## やること
1. 本文で「部落差別に反対する会」の顧問とされているのは誰ですか。
2. 本文の「2000年(29才)の配置替」から「の中心に据える方針を立てた。」までを、一字も変えずに書き出してください。

## 本文抜粋
私の足跡と今後について

辻栄 克則(つじえ かつのり)の公式ブログです。

私と統合失調症〜その2

2021年11月27日 | 回想

2000年(29才)の配置替え以降、大阪府で上司と私による1対1の定期討論が始まった。私はここで病状の事実を毎回、詳細に述べた。上司もよく聞いてくれた。しかし、「自身に精神疾患はないのだから、精神疾患があると主張した自身を自己批判する」という趣旨の奇妙な文書を作成し党に提出する形で、終局した。

私はこの過程をたどることによって、6年ぶりに党の支配下からほぼ解かれる身になった。

前々年から大学で部落差別の攻勢を受けて立つ中で私が目標として描いていたのは、入学後(19才)、私を部落解放運動の基本から導いてくれたサークル活動だった。古代史学者の上田正昭を顧問とする「部落差別に反対する会」は形として消滅してしまったが、学内差別事件への対応、教室に分け入る活動も含めて、さまざまな活動の蓄積が私の中には残っていた。その蓄積を可能な限り、後輩に継承させたかった。

そこでこの年の新歓期を迎えるにあたり、演説・署名運動に代えて、教室でのアンケート収集·講話を宣伝方法の中心に据える方針を立てた。

## 提供された行

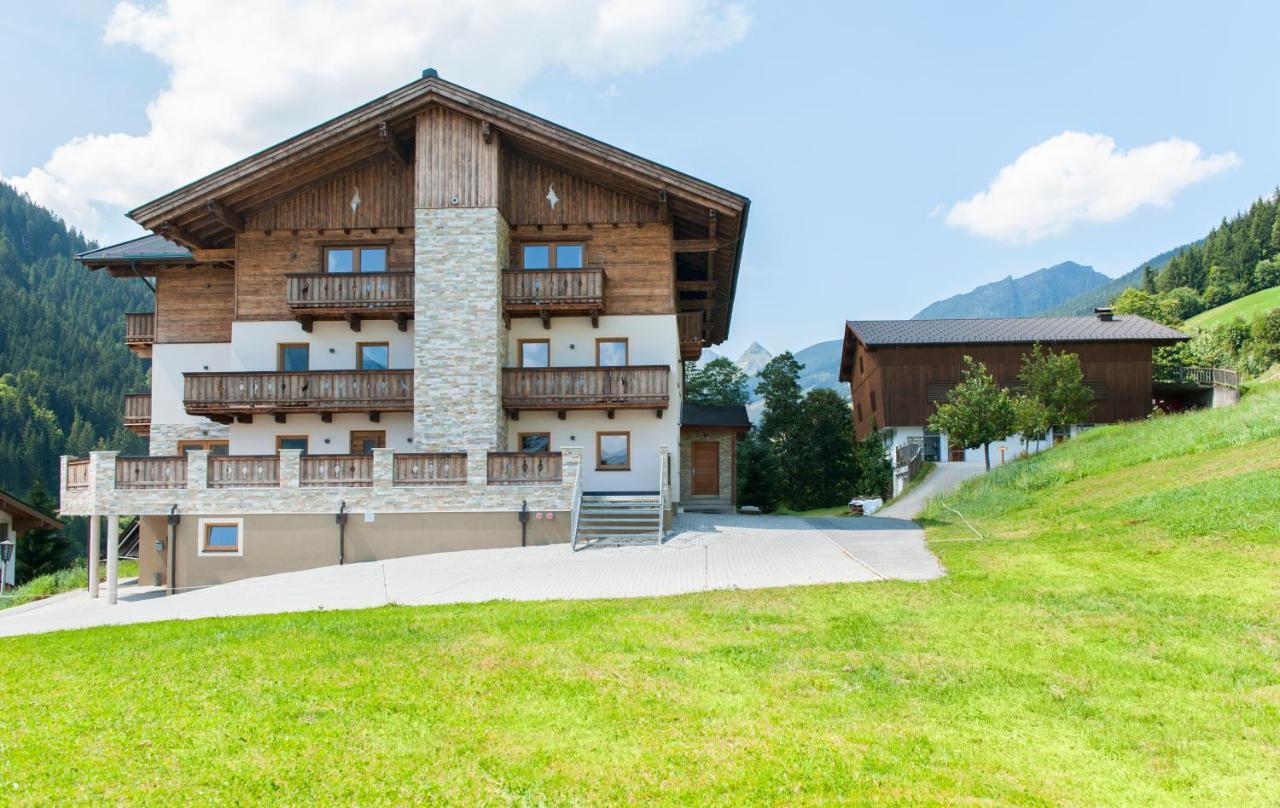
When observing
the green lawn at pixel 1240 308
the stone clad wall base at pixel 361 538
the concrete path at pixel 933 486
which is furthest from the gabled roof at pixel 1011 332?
the green lawn at pixel 1240 308

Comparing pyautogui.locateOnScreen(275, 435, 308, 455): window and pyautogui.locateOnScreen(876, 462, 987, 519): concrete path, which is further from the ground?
pyautogui.locateOnScreen(275, 435, 308, 455): window

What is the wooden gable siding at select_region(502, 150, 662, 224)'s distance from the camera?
26.6 metres

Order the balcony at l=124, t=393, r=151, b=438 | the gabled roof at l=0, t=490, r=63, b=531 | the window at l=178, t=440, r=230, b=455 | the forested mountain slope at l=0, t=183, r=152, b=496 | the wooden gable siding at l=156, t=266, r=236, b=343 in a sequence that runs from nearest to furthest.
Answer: the window at l=178, t=440, r=230, b=455 → the wooden gable siding at l=156, t=266, r=236, b=343 → the balcony at l=124, t=393, r=151, b=438 → the gabled roof at l=0, t=490, r=63, b=531 → the forested mountain slope at l=0, t=183, r=152, b=496

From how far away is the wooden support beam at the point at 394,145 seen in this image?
25344 millimetres

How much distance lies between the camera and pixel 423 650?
1038cm

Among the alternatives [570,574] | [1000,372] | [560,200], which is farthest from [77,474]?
[1000,372]

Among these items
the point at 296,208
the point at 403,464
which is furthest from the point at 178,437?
the point at 403,464

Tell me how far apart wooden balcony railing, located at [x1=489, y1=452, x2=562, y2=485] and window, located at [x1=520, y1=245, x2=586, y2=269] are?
20.9 feet

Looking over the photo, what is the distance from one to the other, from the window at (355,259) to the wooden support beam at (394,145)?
256 cm

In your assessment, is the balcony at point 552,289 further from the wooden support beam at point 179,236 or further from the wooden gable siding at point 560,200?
the wooden support beam at point 179,236

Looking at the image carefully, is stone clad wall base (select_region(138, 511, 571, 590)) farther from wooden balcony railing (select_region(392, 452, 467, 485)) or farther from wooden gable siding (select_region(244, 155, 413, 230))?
wooden gable siding (select_region(244, 155, 413, 230))

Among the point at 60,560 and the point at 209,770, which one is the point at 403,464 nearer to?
the point at 209,770

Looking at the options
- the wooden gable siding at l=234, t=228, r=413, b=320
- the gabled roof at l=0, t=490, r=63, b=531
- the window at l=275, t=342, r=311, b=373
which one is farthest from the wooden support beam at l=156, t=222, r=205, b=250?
the gabled roof at l=0, t=490, r=63, b=531

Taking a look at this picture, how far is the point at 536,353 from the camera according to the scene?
27141 mm
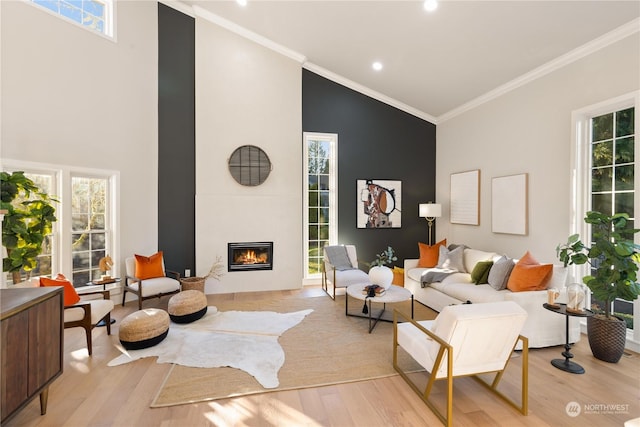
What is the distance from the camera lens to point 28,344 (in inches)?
80.7

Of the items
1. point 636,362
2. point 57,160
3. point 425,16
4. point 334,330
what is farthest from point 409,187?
point 57,160

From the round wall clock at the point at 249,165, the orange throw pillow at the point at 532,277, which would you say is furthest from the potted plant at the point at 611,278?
the round wall clock at the point at 249,165

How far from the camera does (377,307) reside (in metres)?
4.76

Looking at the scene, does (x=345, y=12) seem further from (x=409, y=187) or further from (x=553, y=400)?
(x=553, y=400)

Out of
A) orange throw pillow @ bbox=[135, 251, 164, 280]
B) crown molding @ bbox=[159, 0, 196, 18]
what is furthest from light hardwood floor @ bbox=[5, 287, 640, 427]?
crown molding @ bbox=[159, 0, 196, 18]

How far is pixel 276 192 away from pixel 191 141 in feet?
5.79

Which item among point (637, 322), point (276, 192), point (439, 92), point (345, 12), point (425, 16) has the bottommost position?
point (637, 322)

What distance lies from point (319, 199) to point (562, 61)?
13.9ft

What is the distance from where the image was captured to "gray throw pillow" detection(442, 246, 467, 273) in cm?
502

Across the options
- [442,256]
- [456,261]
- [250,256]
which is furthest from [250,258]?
[456,261]

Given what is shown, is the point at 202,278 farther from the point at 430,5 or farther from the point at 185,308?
the point at 430,5

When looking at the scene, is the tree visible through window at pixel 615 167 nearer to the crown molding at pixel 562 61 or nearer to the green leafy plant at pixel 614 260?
the green leafy plant at pixel 614 260

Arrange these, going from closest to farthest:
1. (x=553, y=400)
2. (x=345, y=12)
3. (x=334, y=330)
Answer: (x=553, y=400) → (x=334, y=330) → (x=345, y=12)

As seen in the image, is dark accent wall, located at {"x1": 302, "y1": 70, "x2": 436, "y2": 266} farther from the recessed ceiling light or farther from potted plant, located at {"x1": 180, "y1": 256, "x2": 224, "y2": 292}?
the recessed ceiling light
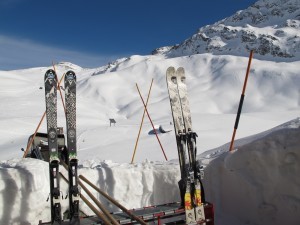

## 回答
1. 古代史学者の上田正昭です。

2.
2000年(29才)の配置替え以降、大阪府で上司と私による1対1の定期討論が始まった。私はここで病状の事実を毎回、詳細に述べた。上司もよく聞いてくれた。しかし、「自身に精神疾患はないのだから、精神疾患があると主張した自身を自己批判する」という趣旨の奇妙な文書を作成し党に提出する形で、終局した。

私はこの過程をたどることによって、6年ぶりに党の支配下からほぼ解かれる身になった。

前々年から大学で部落差別の攻勢を受けて立つ中で私が目標として描いていたのは、入学後(19才)、私を部落解放運動の基本から導いてくれたサークル活動だった。古代史学者の上田正昭を顧問とする「部落差別に反対する会」は形として消滅してしまったが、学内差別事件への対応、教室に分け入る活動も含めて、さまざまな活動の蓄積が私の中には残っていた。その蓄積を可能な限り、後輩に継承させたかった。

そこでこの年の新歓期を迎えるにあたり、演説・署名運動に代えて、教室でのアンケート収集·講話を宣伝方法の中心に据える方針を立てた。